Passage to read:
Festival co-founder and artistic director Melissa Silverstein added: “These films were selected for the power of their stories to inspire us to think about women’s leadership differently. We are proud to unveil a 2015 lineup that continues to provide a place for audiences to learn, experience and connect.”
The festival, which honors women in the entertainment industry, previously announced that Jodie Foster will receive the Laura Ziskin Lifetime Achievement Award, joining fellow honorees Prince-Bythewood, HBO Documentary Films president Sheila Nevins and Oscar-winning producer and Mandalay Pictures president Cathy Schulman.
The festival, presented by Barnard College’s Athena Center for Leadership Studies, runs from Feb. 5-8 on Barnard’s Morningside Heights campus in New York.
The full slate, with descriptions of each film, is listed below. Additional screenings, panels and special events will be announced in the coming weeks. More information about the festival is available here.
FEATURES
Beyond The Lights
Director: Gina Prince-Bythewood
Run Time: 116 minutes
Language: English
The pressures of fame have superstar singer Noni on the edge, until she meets Kaz, a young cop who works to help her find the courage to develop her own voice and break free to become the artist she was meant to be. Named one of the top 10 best films of 2014 by New York Times film critic Manohla Dargis.
Dukhtar
Director: Afia Nathaniel
Run Time: 93 minutes
Language: Urdu/Pashto
Set in Pakistan, Dukhtar (Daughter) is a dramatic story of a mother who kidnaps her ten-year-old daughter to save her from the fate of a child bride. Their daring escape triggers a relentless hunt. As their pursuers close in, mother and daughter meet a cynical truck driver who offers unlikely hope.
For Those Who Can Tell No Tales
Director: Jasmila Zbanic
Run Time: 82 minutes
Language: English/Bosnian
Instead of visiting Fiji like everybody else, Kym, an Australian tourist, decides to travel to Višegrad, Bosnia, a small town steeped in history, on the border of Serbia. After a night of insomnia in the ‘romantic’ Hotel Vilina Vlas, Kym discovers what happened there during the war. No longer an ordinary tourist, her life will never again be the same.

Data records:
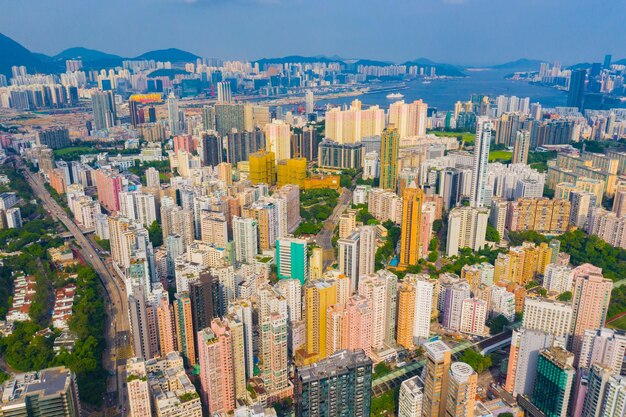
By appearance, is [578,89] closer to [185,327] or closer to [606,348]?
[606,348]

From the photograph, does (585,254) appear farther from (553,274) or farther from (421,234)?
(421,234)

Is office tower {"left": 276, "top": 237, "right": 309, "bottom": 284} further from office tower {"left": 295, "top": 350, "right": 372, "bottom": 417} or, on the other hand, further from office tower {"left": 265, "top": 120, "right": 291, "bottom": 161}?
office tower {"left": 265, "top": 120, "right": 291, "bottom": 161}

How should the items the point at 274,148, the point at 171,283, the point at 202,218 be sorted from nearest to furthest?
the point at 171,283 → the point at 202,218 → the point at 274,148

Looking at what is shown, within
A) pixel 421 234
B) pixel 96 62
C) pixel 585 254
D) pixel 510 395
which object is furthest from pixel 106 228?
pixel 96 62

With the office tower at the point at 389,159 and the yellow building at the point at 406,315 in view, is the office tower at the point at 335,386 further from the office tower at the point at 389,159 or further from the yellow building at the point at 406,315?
the office tower at the point at 389,159

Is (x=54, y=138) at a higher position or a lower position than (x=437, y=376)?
higher

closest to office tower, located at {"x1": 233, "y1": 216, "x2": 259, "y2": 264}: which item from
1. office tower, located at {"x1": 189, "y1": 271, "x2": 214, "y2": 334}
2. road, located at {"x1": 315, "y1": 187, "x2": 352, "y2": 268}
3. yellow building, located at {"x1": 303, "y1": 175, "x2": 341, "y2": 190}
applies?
road, located at {"x1": 315, "y1": 187, "x2": 352, "y2": 268}

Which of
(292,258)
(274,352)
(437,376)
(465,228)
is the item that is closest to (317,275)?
(292,258)
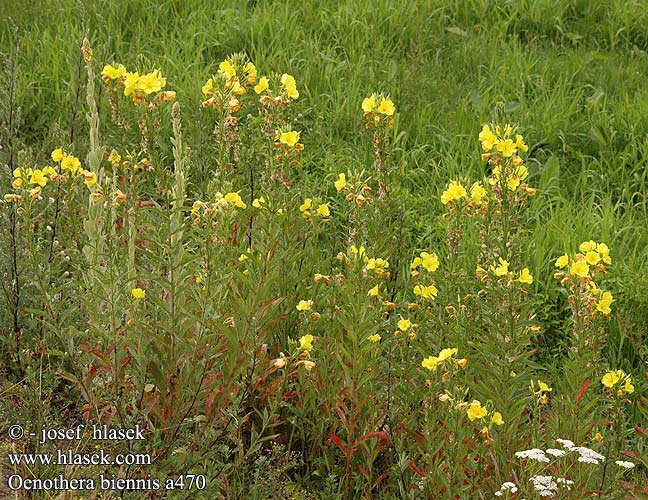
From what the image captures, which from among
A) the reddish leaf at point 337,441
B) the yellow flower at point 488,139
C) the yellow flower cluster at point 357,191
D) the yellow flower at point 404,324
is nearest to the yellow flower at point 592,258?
the yellow flower at point 488,139

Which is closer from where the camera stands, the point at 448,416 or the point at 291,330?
the point at 448,416

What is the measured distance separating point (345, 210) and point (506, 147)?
1365 mm

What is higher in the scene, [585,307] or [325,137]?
[585,307]

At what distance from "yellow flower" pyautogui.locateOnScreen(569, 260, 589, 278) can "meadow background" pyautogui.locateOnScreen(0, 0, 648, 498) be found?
30cm

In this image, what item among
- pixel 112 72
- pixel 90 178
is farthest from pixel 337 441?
pixel 112 72

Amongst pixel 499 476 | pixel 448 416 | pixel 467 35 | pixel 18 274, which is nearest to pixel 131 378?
pixel 18 274

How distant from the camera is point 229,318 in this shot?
306cm

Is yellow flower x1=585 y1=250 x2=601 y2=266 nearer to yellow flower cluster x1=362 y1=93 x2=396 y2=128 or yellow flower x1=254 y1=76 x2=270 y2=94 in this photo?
yellow flower cluster x1=362 y1=93 x2=396 y2=128

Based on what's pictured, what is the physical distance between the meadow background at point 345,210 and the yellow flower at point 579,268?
299 millimetres

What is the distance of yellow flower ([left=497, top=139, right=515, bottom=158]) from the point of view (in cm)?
305

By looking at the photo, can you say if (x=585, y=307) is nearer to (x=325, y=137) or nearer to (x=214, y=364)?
(x=214, y=364)

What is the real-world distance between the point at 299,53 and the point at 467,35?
1.13 metres

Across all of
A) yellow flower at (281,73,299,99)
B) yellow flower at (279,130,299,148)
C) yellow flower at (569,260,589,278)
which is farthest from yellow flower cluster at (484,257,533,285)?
yellow flower at (281,73,299,99)

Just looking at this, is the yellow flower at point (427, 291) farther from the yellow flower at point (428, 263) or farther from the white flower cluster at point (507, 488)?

Goal A: According to the festival lineup announcement, who will receive the Laura Ziskin Lifetime Achievement Award?
Goal B: Report how many lines of the rows contain the string "between", treating uppercase and lowercase as different. Give only the number.

Right answer A: Jodie Foster

Right answer B: 2